In the previous blog, I also introduced the storage method of integer type, so let's introduce the storage method of floating point type in this article.
content
Floating point storage rules
According to the international standard IEEE (Institute of Electrical and Electronics Engineering) 754, any binary floating-point number V can be represented in the following form: (-1)^S * M * 2^E(1) (-1)^S represents the sign bit. When S=0, V is a positive number; when S=1, V is a negative number.(2) M represents a significant number, greater than or equal to 1 and less than 2.(3) 2^E represents the exponent bit.
deposit rules
IEEE 754 states:For a 32 -bit floating-point number, the most significant 1 bit is the sign bit S , the next 8 bits are the exponent E , and the remaining 23 bits are the significand M.
For 64 -bit floating-point numbers, the most significant 1 bit is the sign bit S , the next 11 bits are the exponent E , and the remaining 52 bits are the significand M.
IEEE 754 also has some special provisions for the significand M and the exponent E.The range of M is: 1≤M<2 , that is, M can be written in the form of 1.xxxxxx , where xxxxxx represents the fractional part.IEEE 754 stipulates that when M is stored in the computer, the first digit of this number is always 1 by default , so it can be discarded and only the following xxxxxx part is saved. For example, when saving 1.01 , only 01 is saved , and when it is read, the first 1 is added. The purpose of this is to save 1 significant figure. Take a 32 -bit floating point number as an example, leaving M with only 23 bits,After rounding off the 1 in the first digit , 24 significant digits can be saved .
As for the index E , the situation is more complicated.First, E is an unsigned integer ( unsigned int )This means that if E is 8 bits, its value range is 0~255 ; if E is 11 bits, its value range is 0~2047 . However, we know that E in scientific notation can have negative numbers, so IEEE 754 stipulates that the real value of E must be added with an intermediate number when stored in memory . For 8 -bit E , this intermediate number is 127 ; For an 11 -bit E , this middleThe number is 1023 . For example, the E of 2^10 is 10 , so when saving as a 32 -bit floating point number, it must be saved as 10+127=137 , that is10001001 。
take out rule
E is not all 0 or not all 1At this time, the floating-point number is represented by the following rules, that is, the calculated value of the exponent E is subtracted from 127 (or 1023) to obtain the real value, and then the significant number M is added with the first 1.for example:The binary form of 0.5 (1/2) is 0.1. Since it is stipulated that the positive part must be 1, that is, the decimal point is shifted to the right by 1, then it is1.0*2^(-1), its order code is -1+127=126, which is expressed as01111110, and the mantissa 1.0 removes the integer part as 0, and fills in 0 to 23 bits 00000000000000000000000, then its binary representation is: 0 01111110 0000000000000000000000(S) (E) (M)
E is all 0At this time, the exponent E of the floating point number is equal to 1-127 (or 1-1023), which is the real value, and the significant number M is no longer added with the first 1, but is restored to the decimal of 0.xxxxxx. This is done to represent ±0, and very small numbers close to 0.

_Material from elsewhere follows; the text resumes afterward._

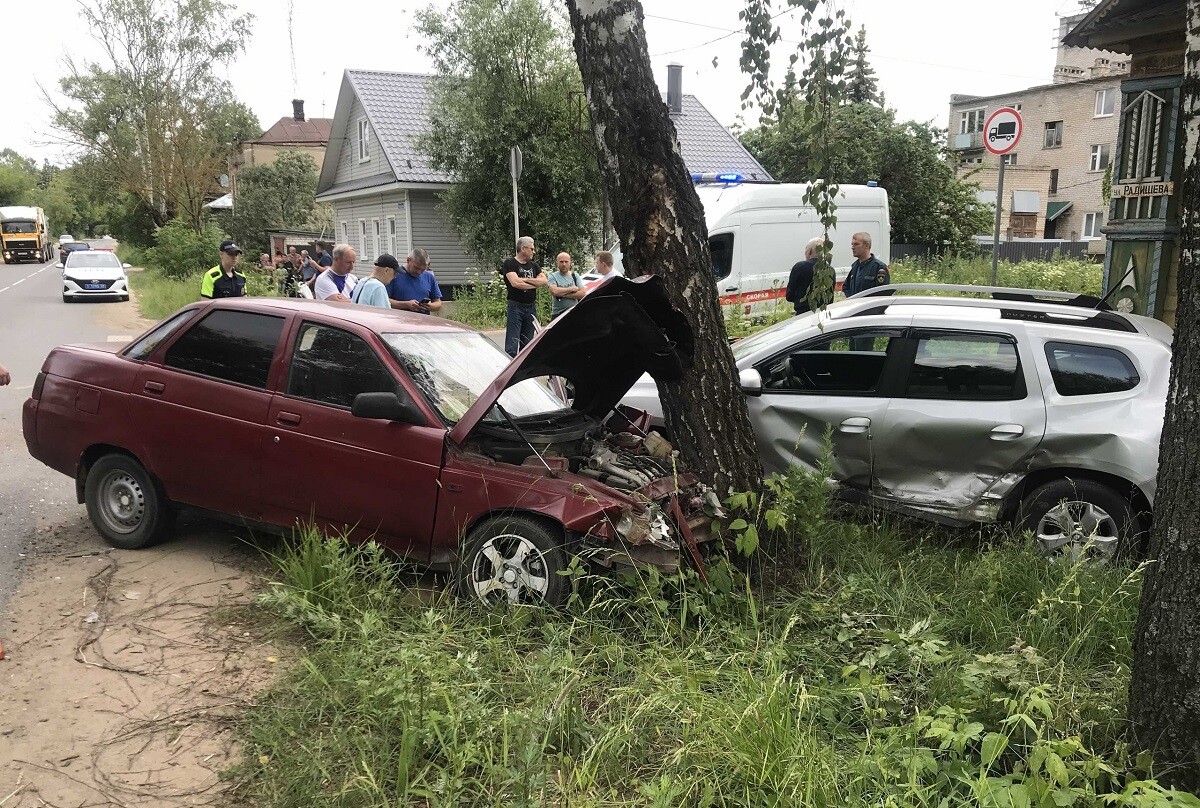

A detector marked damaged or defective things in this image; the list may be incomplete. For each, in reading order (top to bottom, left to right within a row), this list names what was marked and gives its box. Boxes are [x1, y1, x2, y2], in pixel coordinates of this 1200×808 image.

crashed red sedan [23, 274, 720, 604]
crumpled car hood [450, 276, 692, 442]
crashed silver suv [624, 286, 1168, 560]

E is all 1At this time, if the significant digits M are all 0, it means ± infinity (positive or negative depends on the sign bit s)
example
When viewed in the memory window in the compiler, the first line of the memory window is the address of a, which is the form of 5.5 in memory.
Epilogue
There will be a lot of text in this article. As long as you read and think carefully, it is understandable. Learning this knowledge is also improving yourself, so although it is not used much, you still need to understand it.